Ainsi le rapport d'Oxfam, qui bénéficie du soutien de Graça Machel, Kofi Annan et Joseph Stiglitz parmi de nombreuses autres personnalités, donne le coup d'envoi d'une nouvelle campagne d'Oxfam faisant pression sur les responsables politiques du monde entier pour qu'ils passent des paroles aux actes et mettent en place des systèmes plus équitables, y compris pour les plus pauvres.
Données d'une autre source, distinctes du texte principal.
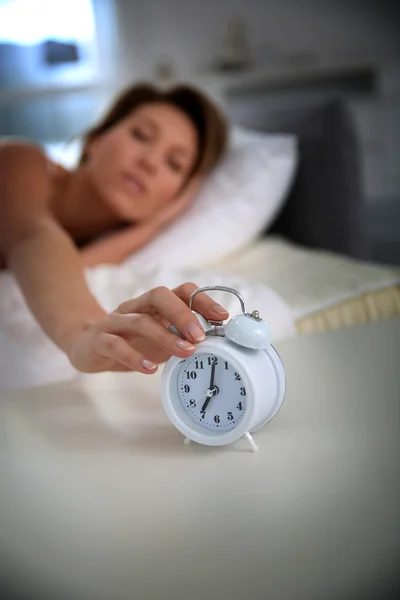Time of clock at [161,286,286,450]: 7:01
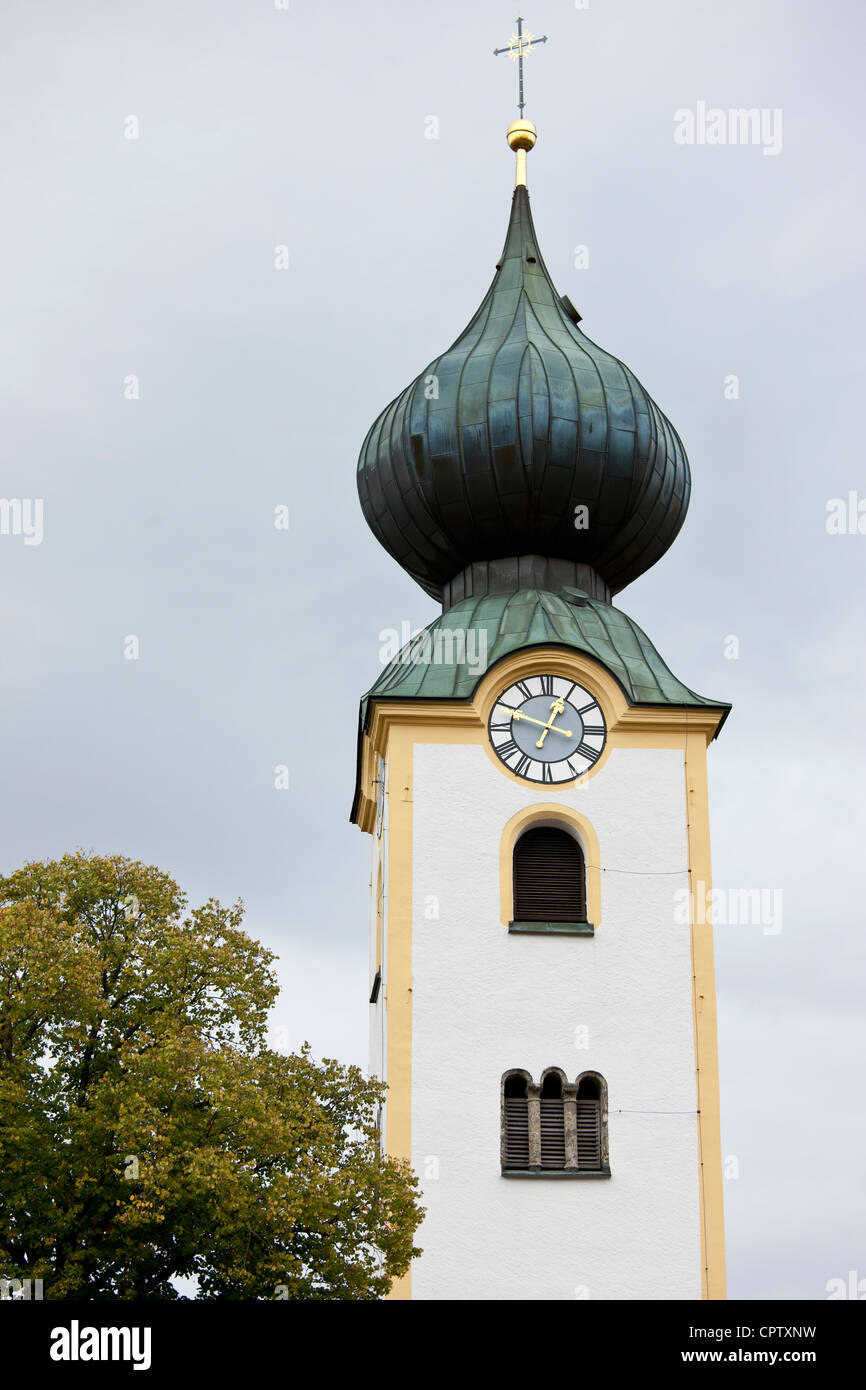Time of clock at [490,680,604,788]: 12:48
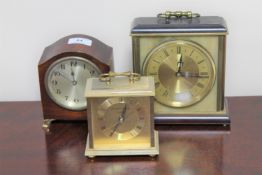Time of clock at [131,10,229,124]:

La Tunisie en est l'exemple type d'un pays où dominent les inégalités, une perception très élevée des inégalités extrêmes est observée chez le peuple tunisien, engendrant le soulèvement de janvier 2011. OXFAM compte aujourd'hui sur le prochain parlement pour réduire les inégalités qui persistent encore en Tunisie post-Révolution.
L'exemple tunisien
Les ingrédients ayant poussé le peuple tunisien à se révolter en 2011 sont toujours présents. Les inégalités demeurent leur premier grief d'indignation. Selon l'enquête internationale du Pew Research Center d'avril 2014 portant sur la perception des inégalités économiques par des populations de 46 pays dans le monde, 77% des Tunisiens questionnés ont déclaré que les inégalités entre les pauvres et les riches constituaient un problème d'une priorité absolue, ainsi qu'un défi majeur à relever dans la conduite des politiques publiques. La Tunisie se trouve ainsi placée en troisième position sur les 46 pays faisant l'objet de l'enquête, juste derrière la Grèce et le Liban.
« Au-delà des perceptions, les inégalités sont une réalité frappante en Tunisie. La polarisation régionale a par exemple augmenté de 30% entre 2000 et 2010. L'investissement public dans les régions de l'intérieur n'atteint toujours pas les niveaux permettant l'accès des populations à des services publics de qualité comparables à ceux des régions côtières» déclare Manal Wardé, Directrice Maghreb d'Oxfam.
« Au lendemain d'élections législatives déterminantes pour l'avenir du pays, il est impératif de s'attaquer à des réformes économiques substantielles permettant de lutter efficacement contre les inégalités en Tunisie. La nouvelle assemblée élue devrait s'assurer que les projets de lois en cours et futurs réduisent véritablement les inégalités » conclut Manal Wardé, Directrice Maghreb d'Oxfam.